Demand Media’s Richard Rosenblatt Speaks! (And Says He’s Not for Sale to Yahoo–for Now!)
When I was in Los Angeles recently, I stopped by the Santa Monica offices of Demand Media, the network of social networking sites and apps maker, because of the rumors that I had heard swirling around that Yahoo was looking to purchase it for up to $2 billion.
Such a major deal seemed to me to be a rash one for Yahoo (YHOO) to make at this point, due to its current turmoil, as it seeks to find ways to socialize its massive content and communications assets more quickly.
As it turned out, reports of that possibility were greatly exaggerated, mostly due to a dinner that top Yahoo execs Hilary Schneider and Scott Moore had with its founder and CEO Richard Rosenblatt the very night I was visiting, which was not treated like a secret in any way whatsoever.
(I called Moore and Schneider, in fact, to tell them Rosenblatt would be late due to our interview, and I am guessing they would not have picked up for me if they were in the midst of prepping a big offer.)
Rosenblatt played down the idea of any Yahoo offer on the record, noting he was not interested in selling at this point anyway.
“There is a lot of potential here and I want to build a big company for the long-term,” said Rosenblatt, who has sold several. And while IPO plans are not in the near future, one imagines Demand could work toward that.
And Yahoo sources confirm that there has been no offer floated.
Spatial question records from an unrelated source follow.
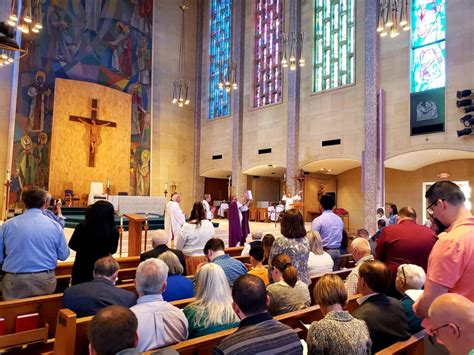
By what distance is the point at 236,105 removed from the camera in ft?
52.3

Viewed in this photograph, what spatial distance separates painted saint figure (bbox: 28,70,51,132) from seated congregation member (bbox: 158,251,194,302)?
1240 centimetres

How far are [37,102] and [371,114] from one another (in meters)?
11.5

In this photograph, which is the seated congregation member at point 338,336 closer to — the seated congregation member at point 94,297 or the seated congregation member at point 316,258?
the seated congregation member at point 94,297

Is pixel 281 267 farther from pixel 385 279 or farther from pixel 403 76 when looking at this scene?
pixel 403 76

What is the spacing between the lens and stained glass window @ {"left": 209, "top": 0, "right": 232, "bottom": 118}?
16.7 m

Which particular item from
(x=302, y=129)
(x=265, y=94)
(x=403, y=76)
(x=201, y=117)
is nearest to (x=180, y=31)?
(x=201, y=117)

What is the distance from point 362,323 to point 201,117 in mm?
16459

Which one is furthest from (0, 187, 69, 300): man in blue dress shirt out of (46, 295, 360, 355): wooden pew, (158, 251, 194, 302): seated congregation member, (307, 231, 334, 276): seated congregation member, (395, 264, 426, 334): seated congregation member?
(395, 264, 426, 334): seated congregation member

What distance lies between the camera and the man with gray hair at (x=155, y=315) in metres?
1.94

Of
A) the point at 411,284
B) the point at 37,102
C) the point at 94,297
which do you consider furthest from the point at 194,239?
the point at 37,102

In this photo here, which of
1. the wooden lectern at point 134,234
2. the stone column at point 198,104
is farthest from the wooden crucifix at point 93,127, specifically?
the wooden lectern at point 134,234

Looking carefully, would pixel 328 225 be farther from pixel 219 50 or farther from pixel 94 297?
pixel 219 50

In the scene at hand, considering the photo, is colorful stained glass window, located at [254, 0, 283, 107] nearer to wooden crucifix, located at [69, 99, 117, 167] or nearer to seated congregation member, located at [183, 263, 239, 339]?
wooden crucifix, located at [69, 99, 117, 167]

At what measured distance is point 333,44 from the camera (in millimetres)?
13117
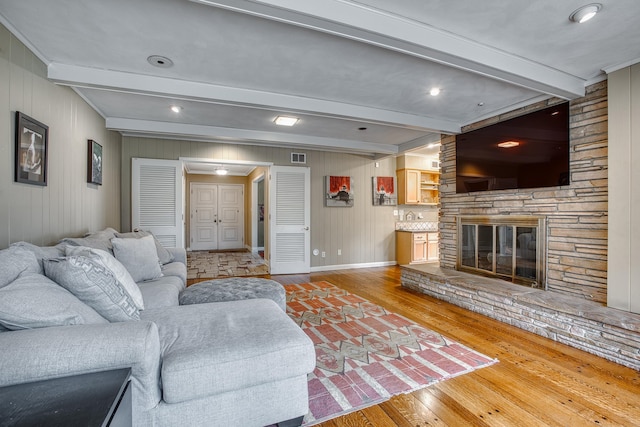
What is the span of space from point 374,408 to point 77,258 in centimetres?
186

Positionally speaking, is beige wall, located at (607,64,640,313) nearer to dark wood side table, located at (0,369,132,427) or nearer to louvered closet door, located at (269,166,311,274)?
dark wood side table, located at (0,369,132,427)

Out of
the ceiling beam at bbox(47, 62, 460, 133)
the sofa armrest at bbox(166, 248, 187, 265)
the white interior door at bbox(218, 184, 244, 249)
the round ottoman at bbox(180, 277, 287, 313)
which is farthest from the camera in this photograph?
the white interior door at bbox(218, 184, 244, 249)

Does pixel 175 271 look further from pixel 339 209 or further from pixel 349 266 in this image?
pixel 349 266

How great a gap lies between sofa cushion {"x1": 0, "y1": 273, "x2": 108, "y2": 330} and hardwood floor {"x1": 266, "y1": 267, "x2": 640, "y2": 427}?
136 centimetres

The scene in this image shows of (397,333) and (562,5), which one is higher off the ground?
(562,5)

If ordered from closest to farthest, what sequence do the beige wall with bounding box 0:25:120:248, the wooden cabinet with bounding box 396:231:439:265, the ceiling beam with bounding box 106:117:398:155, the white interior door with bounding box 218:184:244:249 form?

But there is no question that Schneider, who just took over all U.S. operations at Yahoo, is very interested in partnering in a significant way with Demand, because it has built a profitable company that creates a plethora of ad-impression-generating social networks of all kinds.
The bigger Demand sites are eHow, and Livestrong, a health-oriented site in partnership with famous cyclist Lance Armstrong.
The company also has a major domain registry business and recently acquired Pluck, which powers social networking features on many other sites, such as the Washington Post.
So far, gold-plated investors like Goldman Sachs (GS), Oak Investment Partners–and even a private investment from major Yahoo investor Gordon Crawford–have poured almost $400 million into the company.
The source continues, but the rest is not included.